Diferentemente da política que até então guiava o Reino Unido no cenário internacional, May liderou um governo voltado ao unilateralismo onde o foco central de suas ações deixava de ser a participação no cenário internacional e visou proteger os países sob sua liderança em um contexto principalmente econômico e político. Em suas primeiras falas oficiais após assumir o cargo, May garante a construção de “[...] um novo papel (do Reino Unido) audacioso e positivo no mundo”, além de prometer a proteção à união do Reino Unido.

Dessa forma, May, uma conservadora determinada a defender o Projeto do BREXIT, na tentativa de responder às expectativas da população, apresentou um governo oposto ao último observado, com credibilidade e capaz de sobrepor as vitórias esperadas no cenário nacional e internacional. Entretanto, suas expectativa, e por consequência as expectativas da população britânica, não foram atingidas e o resultado foi um governo desorganizado, com inúmeras brigas internas e que, mais uma vez, não apresentou o prometido.

Marcada para o da 29 de março de 2019, a saída do Reino Unido da União Europeia não aconteceu. Após a tentativa de um novo acordo com o Bloco, o que levaria a um segundo referendo interno, e a intensa pressão do Partido Conservador, May anunciou no dia 24 de maio sua renúncia ao cargo de Primeira Ministra, com água nos olhos combinando com a típica garoa em uma manhã cinzenta de Londres.

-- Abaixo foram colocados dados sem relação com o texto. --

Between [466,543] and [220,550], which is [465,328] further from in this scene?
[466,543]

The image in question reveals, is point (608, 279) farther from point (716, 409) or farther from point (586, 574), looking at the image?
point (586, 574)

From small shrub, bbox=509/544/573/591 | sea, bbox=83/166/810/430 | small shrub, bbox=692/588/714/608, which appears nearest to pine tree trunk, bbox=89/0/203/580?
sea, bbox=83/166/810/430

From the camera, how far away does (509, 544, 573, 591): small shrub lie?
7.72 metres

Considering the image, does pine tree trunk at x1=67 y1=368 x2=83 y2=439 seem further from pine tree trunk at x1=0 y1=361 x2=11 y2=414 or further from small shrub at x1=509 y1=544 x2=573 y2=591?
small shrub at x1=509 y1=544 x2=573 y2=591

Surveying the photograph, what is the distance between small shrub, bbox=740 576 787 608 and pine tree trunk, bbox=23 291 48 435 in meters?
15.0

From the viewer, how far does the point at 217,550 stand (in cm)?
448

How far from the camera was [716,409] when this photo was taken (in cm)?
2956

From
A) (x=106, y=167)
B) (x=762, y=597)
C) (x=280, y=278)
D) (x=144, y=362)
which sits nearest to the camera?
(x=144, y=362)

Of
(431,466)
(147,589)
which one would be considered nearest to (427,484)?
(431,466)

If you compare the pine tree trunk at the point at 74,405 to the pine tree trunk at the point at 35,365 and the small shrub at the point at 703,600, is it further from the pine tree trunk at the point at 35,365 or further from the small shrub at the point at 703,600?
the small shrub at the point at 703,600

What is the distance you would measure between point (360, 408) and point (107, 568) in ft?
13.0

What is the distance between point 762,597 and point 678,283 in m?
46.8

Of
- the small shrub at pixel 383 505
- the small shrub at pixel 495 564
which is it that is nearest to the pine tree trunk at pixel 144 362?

Enquanto seu sucessor não é definido, resta a dúvida de quem assumirá o Reino Unido e se, diferente de Cameron e May, o escolhido será alguém capaz de cumprir com o prometido ou se será mais um a tornar a tradicional política inglesa em uma balbúrdia. E até que o novo Primeiro Ministro seja anunciado, a chuva continuará caindo em Londres na esperança de que não caia dos olhos do seu povo.
 


Referências
PUTNAM, Robert. Diplomacia e Política Doméstica: A Lógica dos Jogos de Dois Níveis (PDF). Disponível em: www.redalyc.org/html/238/23816091010/ . Acesso em 08 de abril de 2018.


*Maria Eduarda Siqueira é acadêmica do sétimo período de Relações Internacionais do Centro Universitário Curitiba - UNICURITIBA.